## Tasks to carry out
- 1) In the Kedro Spark session issue thread, which exception does the call spark.conf.get('spark.driver.maxResultSize') produce?
- 2) Continue the Kedro Spark session issue thread from the point where it stops.

Unable to configure the spark session #3545

gpierard · 2024-01-23T03:07:01Z

Description

I am unable to set the kedro spark session config via spark.yml

Context / steps to reproduce

On Kedro 0.17.6, I am trying to setup a spark session with the following config, but it seems that this config is not correctly applied to the spark session, which causes out of memory errors.

# conf/base/spark.yml
spark.scheduler.mode: FAIR
spark.driver.memory: 15g
spark.executor.memory: 15g
spark.executor.cores: 10
spark.driver.memory: 100g
spark.executor.memory: 20g
spark.driver.maxResultSize: 20g
spark.ui.port: xxxx
spark.ui.enabled: true]

# src/mypackage/hooks.py
class SparkHooks:
    @hook_impl
    def after_context_created(self, context) -> None:
        """Initialises a SparkSession using the config
        defined in project's conf folder.
        """

        # Load the spark configuration in spark.yaml using the config loader
        parameters = context.config_loader.get("spark*", "spark*/**")

        spark_conf = SparkConf().setAll(parameters.items())
        # print("spark_conf" + spark_conf.toDebugString())
        # Initialise the spark session
        spark_session_conf = (
            SparkSession.builder.appName(context.project_path.name)
            .master("local[50]")  # Set local mode with 6 CPU cores
            .enableHiveSupport()
            .config(conf=spark_conf)
        )
        _spark_session = spark_session_conf.getOrCreate()
        _spark_session.sparkContext.setLogLevel("WARN")

src/mypackage/settings.py
"""Project settings."""
from mypackage.hooks import PipelineMonitoringHooks, ProjectHooks, SparkHooks

# Instantiate and list your project hooks here
HOOKS = (ProjectHooks(), PipelineMonitoringHooks(), SparkHooks(),)

Steps to Reproduce

kedro ipython
spark  = catalog.datasets.mydataset._get_spark()
spark.conf.get('spark.driver.maxResultSize')
# java.util.NoSuchElementException: spark.driver.maxResultSize

Note that context.config_loader.get("spark*", "spark*/**") returns correctly

{'spark.driver.maxResultSize': '20g',
 'spark.scheduler.mode': 'FAIR',
 'spark.driver.memory': '100g',
 'spark.executor.memory': '20g',
 'spark.executor.cores': 10,
 'spark.ui.port': xxxx,
 'spark.ui.enabled': True}

How to correctly apply this config to the spark session please?
related: stackoverflow question

Your Environment

Kedro version used (pip show kedro or kedro -V): 0.17.6
Python version used (python -V): 3.8.5
Operating system and version: Ubuntu 20.04.6 LTS

The text was updated successfully, but these errors were encountered:

astrojuanlu · 2024-01-23T16:21:40Z

Hi @gpierard, is this related to kedro-org/kedro-starters#210, https://stackoverflow.com/q/77859763/554319 and https://stackoverflow.com/q/77846687/554319 ?

[Extracted records]
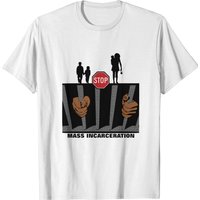 Stop Mass Incarceration T-shirt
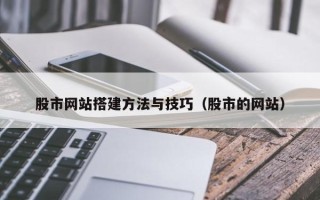 铜陵股市网站搭建方法与技巧（股市的网站）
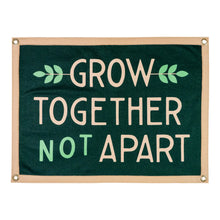 Load image into Gallery viewer, Grow Together Not Apart Banner
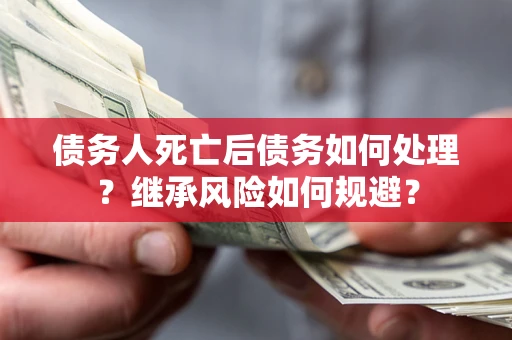 济南债务人死亡后债务如何处理？继承风险如何规避？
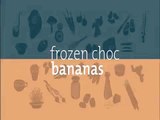 Baby & Toddler: Frozen Choc Bananas
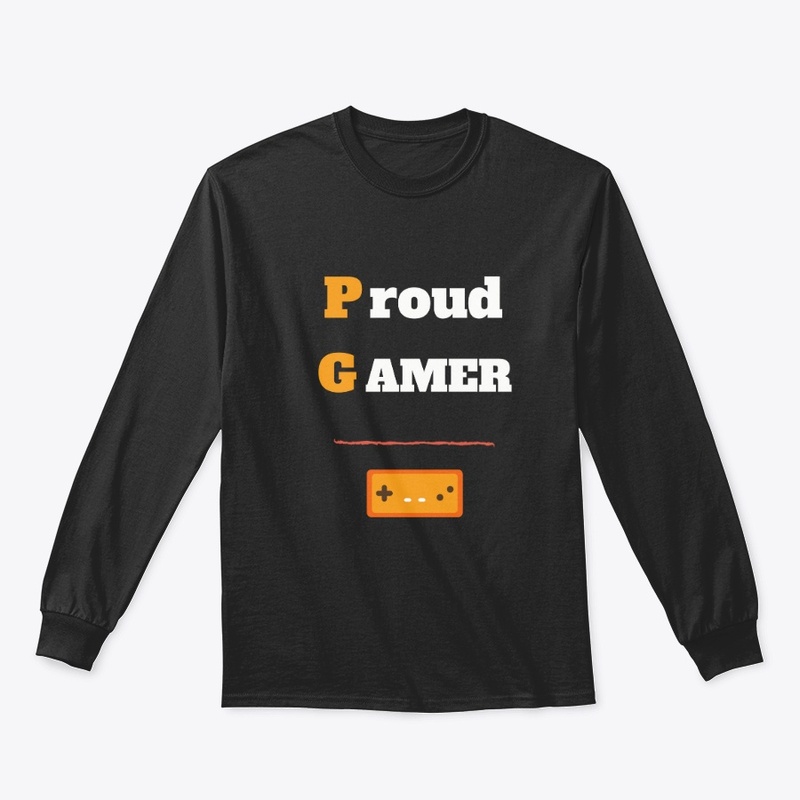 proud gamer T-shirt.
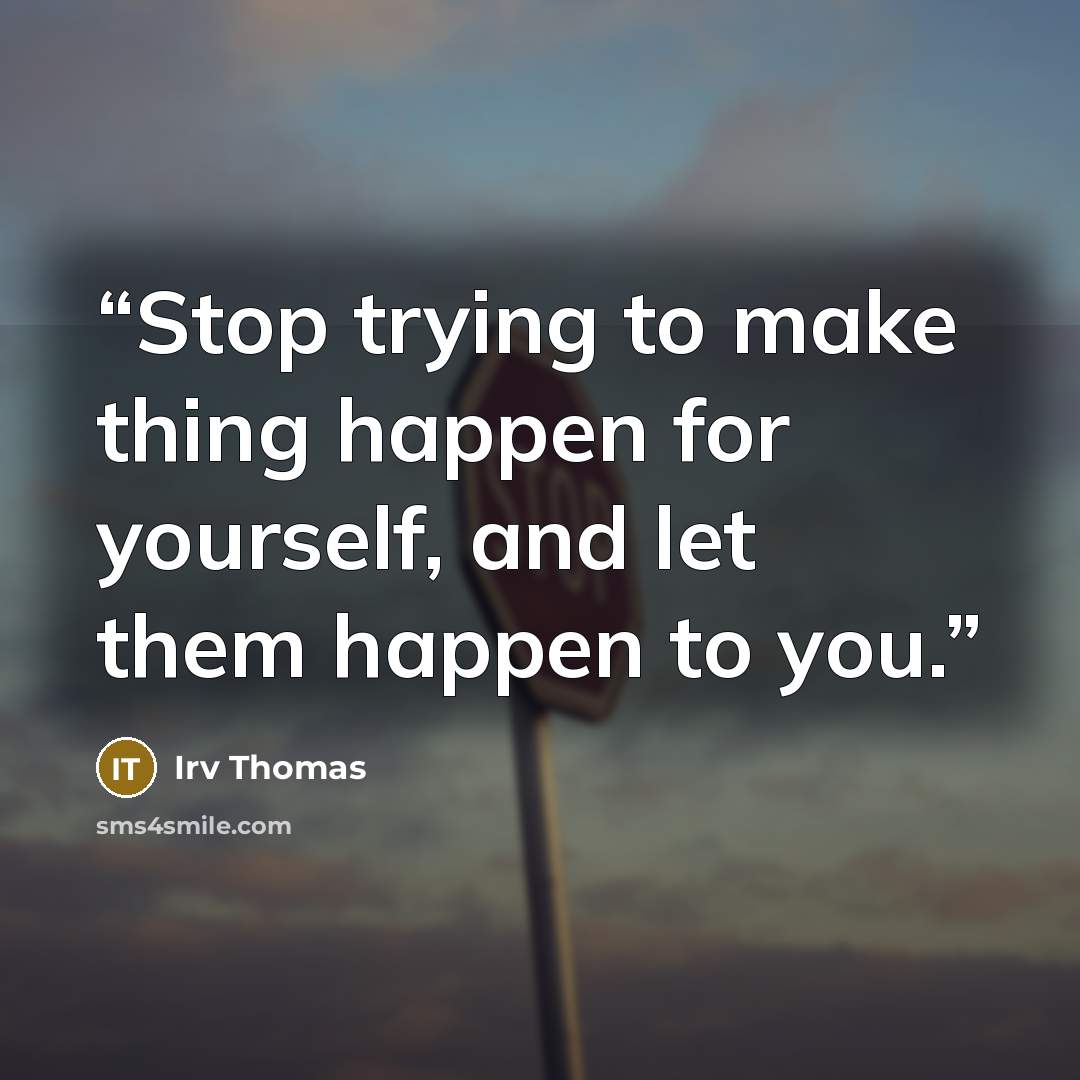 “Stop trying to make thing happen for yourself, and let them happen to you.” quote by Irv Thomas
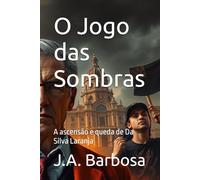 O Jogo das Sombras: A ascensão e queda de Da Silva Laranja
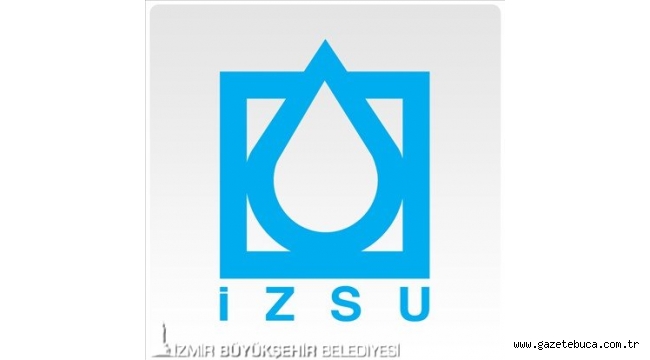 İZSU'DAN AÇIKLAMA "Eziyet yok, hizmet ve hürmet var"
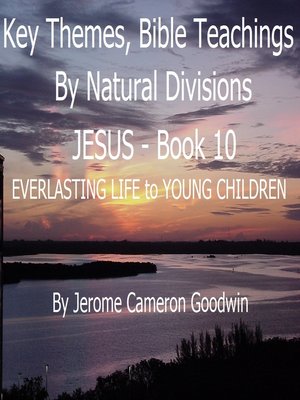 cover image of JESUS--EVERLASTING LIFE to YOUNG CHILDREN--Book 10--KTBND
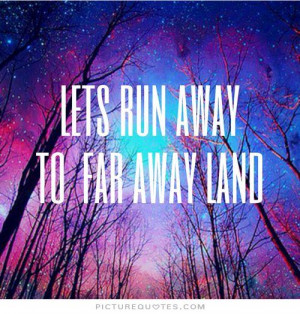 File Name : lets-run-away-to-a-far-away-land-quote-1.jpg Resolution ...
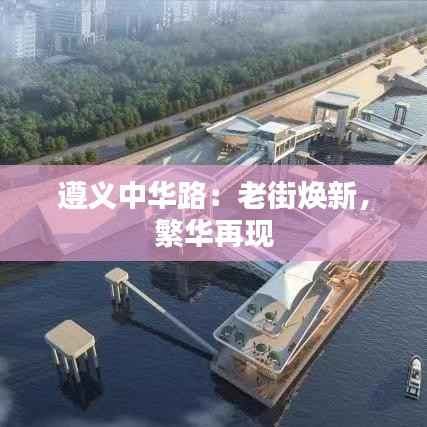 遵义中华路:老街焕新,繁华再现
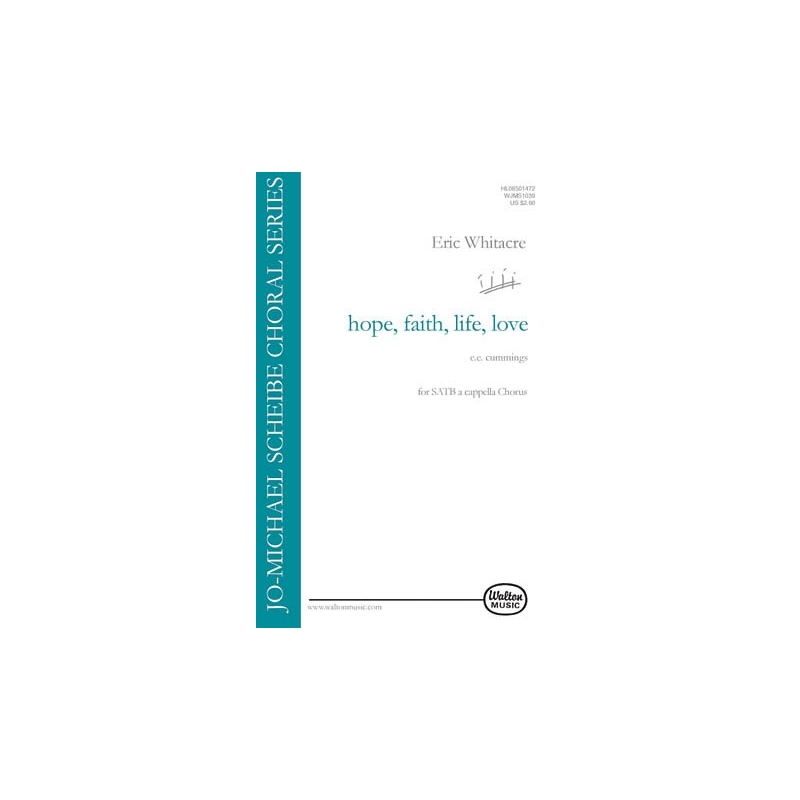 Whitacre, Eric - hope, faith, life, love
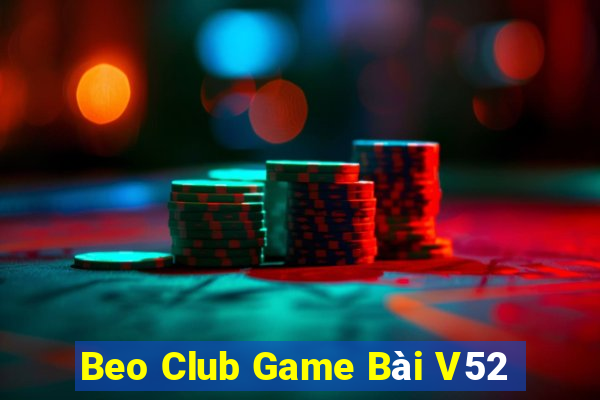 Beo Club Game Bài V52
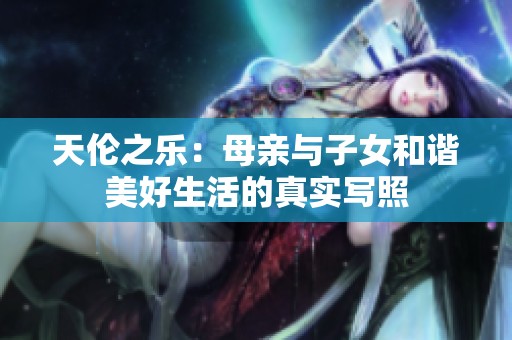 天倫之樂：母親與子女和諧美好生活的真實(shí)寫照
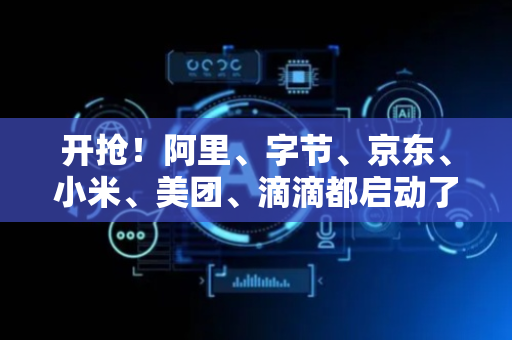 开抢！阿里、字节、京东、小米、美团、滴滴都启动了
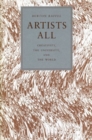 Image for Artists All : Creativity, the University, and the World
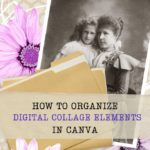 Getting organized: Digital collage elements, photos, and ephemera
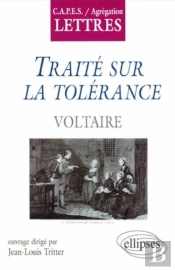 Voltaire, Traité Sur La Tolérance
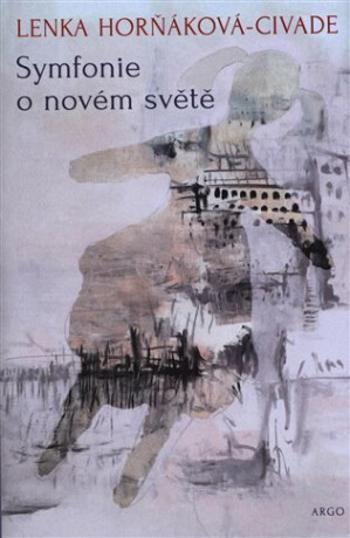 Symfonie o novém světě - Lenka Horňáková-Civade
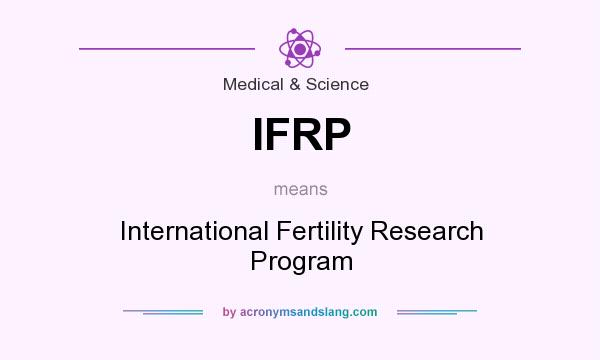 What does IFRP mean? It stands for International Fertility Research Program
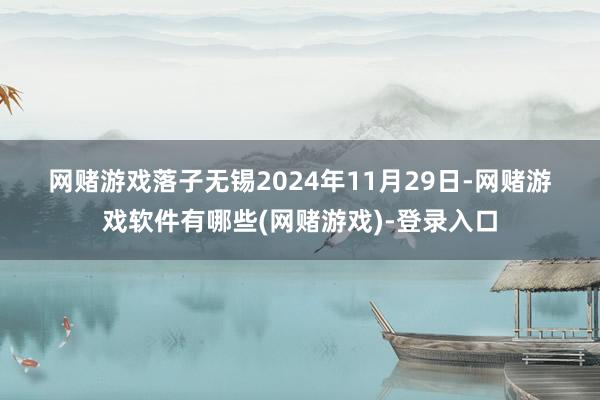 网赌游戏　　落子无锡　　2024年11月29日-网赌游戏软件有哪些(网赌游戏)-登录入口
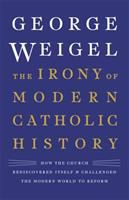 The_irony_of_modern_Catholic_history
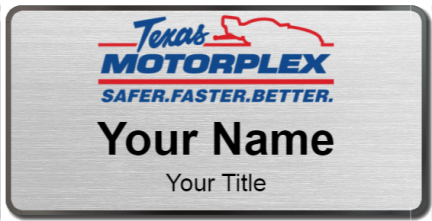 Custom name badges for Texas Motorplex
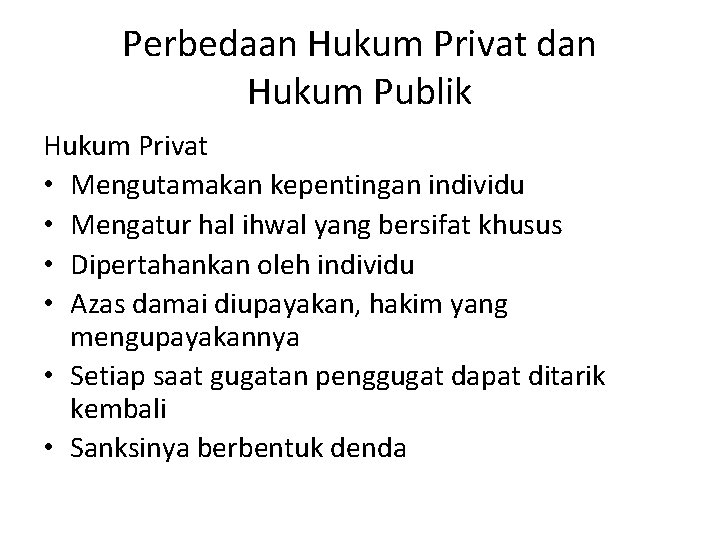 Perbedaan Hukum Privat dan Hukum Publik Hukum Privat • Mengutamakan kepentingan individu • Mengatur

## Responses by item number
- 1) java.util.NoSuchElementException

- 2)
gpierard · 2024-01-23T20:53:41Z

Hi @gpierard, is this related to kedro-org/kedro-starters#210, https://stackoverflow.com/q/77859763/554319 and https://stackoverflow.com/q/77846687/554319 ?

Hi, it is related to both stackoverflow questions but the kedro starters issue is fully separate (and now solved).
This issue here is fully related to spark issue on 0.17.6 and yes I agree it is very old, but that's the current version we have at work.

One other funny thing is, if I unregister the spark hooks, and basically remove any spark-related config in settings.py and hooks.py, I still get the same behaviour ! A spark session is started somewhere, it (obviously) doesn't have the spark.yml configuration applied and I have no idea how and what creates it inside kedro ipython. I have removed references to any custom context as well.

# src/packagename/hooks.py
"""Project hooks."""
import sys
from glob import glob
from pathlib import Path
from typing import Any, Dict, Iterable, Optional

import statsd
from kedro.config import ConfigLoader, TemplatedConfigLoader
from kedro.framework.hooks import hook_impl
from kedro.io import DataCatalog
from kedro.pipeline.node import Node
from kedro.versioning import Journal
from pyspark import SparkConf
from pyspark.sql import SparkSession

class ProjectHooks:
    @hook_impl
    def register_config_loader(
        self, conf_paths: Iterable[str], env: str, extra_params: Dict[str, Any]
    ) -> ConfigLoader:
        return TemplatedConfigLoader(
            conf_paths + glob(str(Path(__file__).parent) + "/**/conf", recursive=True),
            globals_pattern="*globals.yml",  # read the globals dictionary from project config
        )

    @hook_impl
    def register_catalog(
        self,
        catalog: Optional[Dict[str, Dict[str, Any]]],
        credentials: Dict[str, Dict[str, Any]],
        load_versions: Dict[str, str],
        save_version: str,
        journal: Journal,
    ) -> DataCatalog:
        return DataCatalog.from_config(
            catalog, credentials, load_versions, save_version, journal
        )

class PipelineMonitoringHooks:
    def __init__(self):
        self._timers = {}
        self._client = statsd.StatsClient(prefix="kedro")

    @hook_impl
    def before_node_run(self, node: Node) -> None:
        node_timer = self._client.timer(node.name)
        node_timer.start()
        self._timers[node.short_name] = node_timer

    @hook_impl
    def after_node_run(
        self, node: Node, inputs: Dict[str, Any], outputs: Dict[str, Any]
    ) -> None:
        self._timers[node.short_name].stop()
        for dataset_name, dataset_value in inputs.items():
            self._client.gauge(dataset_name + "_size", sys.getsizeof(dataset_value))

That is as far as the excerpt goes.